Below is a listing; retype exactly the lines between the one containing "Protesters with padauk" and the one containing "Girl with a Valentine's card - stock photo", inclusive, minus the pictures.

**PROVIDED DATA**
+ + + + +
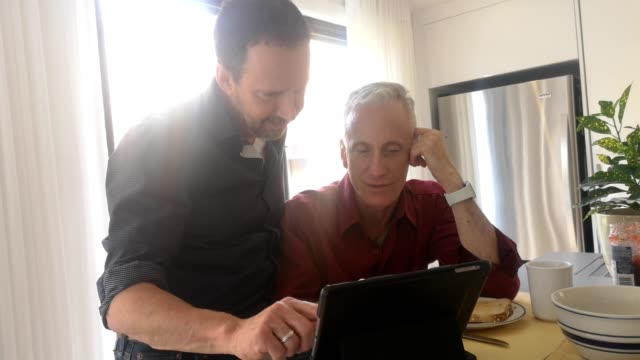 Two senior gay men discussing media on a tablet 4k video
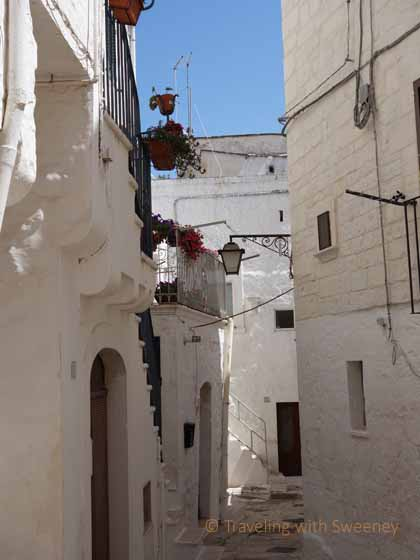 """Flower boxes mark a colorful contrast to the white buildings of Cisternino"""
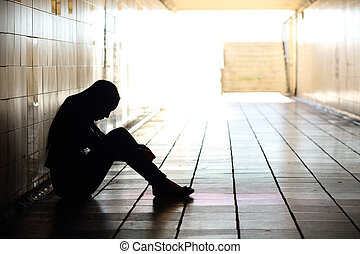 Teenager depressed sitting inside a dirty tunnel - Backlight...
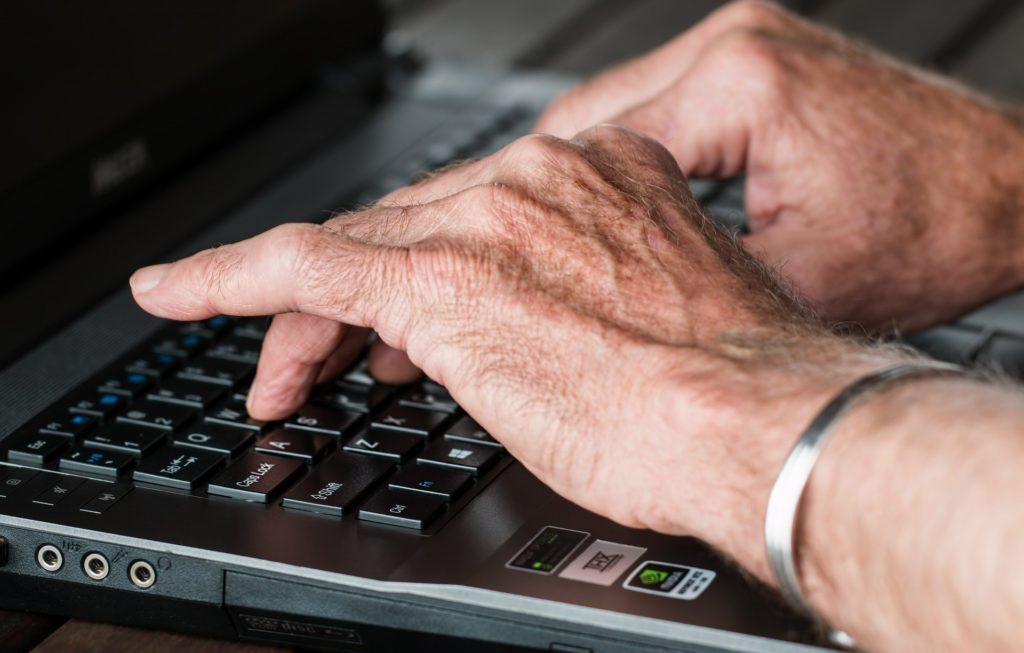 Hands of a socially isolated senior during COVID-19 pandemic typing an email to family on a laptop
+ + + + +
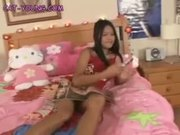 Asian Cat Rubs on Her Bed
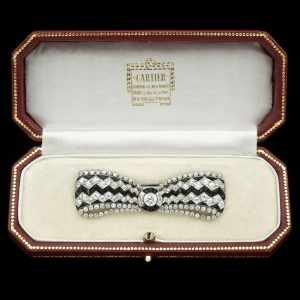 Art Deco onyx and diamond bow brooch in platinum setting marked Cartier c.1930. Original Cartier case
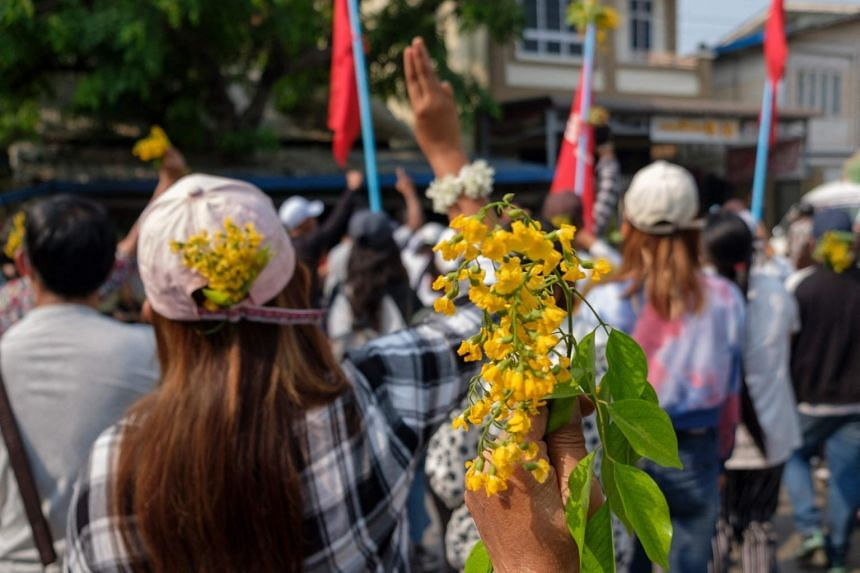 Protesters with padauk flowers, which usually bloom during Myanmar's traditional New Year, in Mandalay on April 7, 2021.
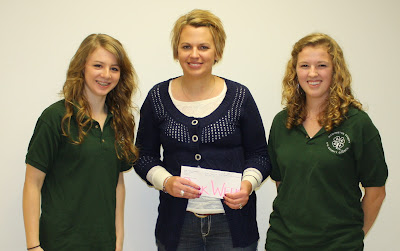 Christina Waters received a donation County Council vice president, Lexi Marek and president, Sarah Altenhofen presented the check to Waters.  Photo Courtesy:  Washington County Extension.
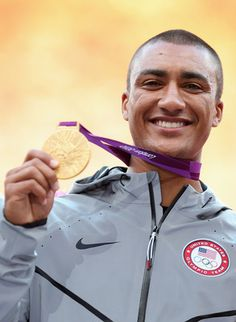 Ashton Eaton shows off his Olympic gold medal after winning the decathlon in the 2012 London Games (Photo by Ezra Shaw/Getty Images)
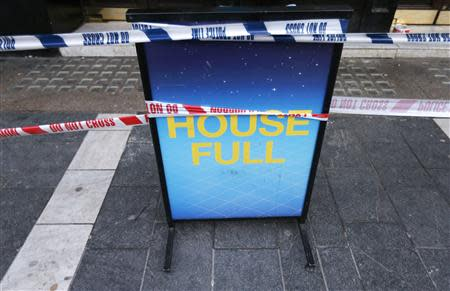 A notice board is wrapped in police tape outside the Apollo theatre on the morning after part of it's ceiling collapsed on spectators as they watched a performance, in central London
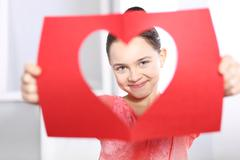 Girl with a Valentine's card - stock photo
+ + + + +
**SOLUTION**
 Protesters with padauk flowers, which usually bloom during Myanmar's traditional New Year, in Mandalay on April 7, 2021.
 Christina Waters received a donation County Council vice president, Lexi Marek and president, Sarah Altenhofen presented the check to Waters.  Photo Courtesy:  Washington County Extension.
 Ashton Eaton shows off his Olympic gold medal after winning the decathlon in the 2012 London Games (Photo by Ezra Shaw/Getty Images)
 A notice board is wrapped in police tape outside the Apollo theatre on the morning after part of it's ceiling collapsed on spectators as they watched a performance, in central London
 Girl with a Valentine's card - stock photo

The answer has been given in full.